Having struggled in the majors last year – memorably describing his golf after missing the cut in the Open Championship as “brain dead” – McIlroy had targeted doubling his tally of two major titles in 2014.
The 25-year-old recorded his best finish of eighth at the Masters without ever being in contention, but believes he is close to the form which justifies being made favourite for a second US Open title this week.
“You have to go back to Padraig Harrington in ’08 to have a multiple major champion in a single year,” McIlroy added. “I feel like my game is in a good enough place where I can give myself a chance to do that.
“After the season I had in the majors last year, I was coming in this year and making them a real priority. I want to get in contention. I want to feel the buzz of being there on the last day of majors and having a chance to win and being more consistent.”
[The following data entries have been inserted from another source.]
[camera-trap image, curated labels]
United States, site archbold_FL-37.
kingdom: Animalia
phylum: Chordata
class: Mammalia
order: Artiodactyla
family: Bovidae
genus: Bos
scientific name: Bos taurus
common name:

Whether McIlroy can do that at Pinehurst remains to be seen, with the firm, fast conditions and treacherous “turtleback” greens set to pose the world’s best players a very tough test.
McIlroy highlighted the difficulty of the greens by saying there may be just five pins he can attack in 72 holes, but insists he is “relishing the challenge” of grinding out pars rather than decimating the field with a string of birdies.
“It’s going to be a test of patience and I think I am better equipped than I was a few years ago,” he added. “It’s conditions that I haven’t won in before and I would love to be able to prove to myself, prove to other people, that I can win in different conditions.”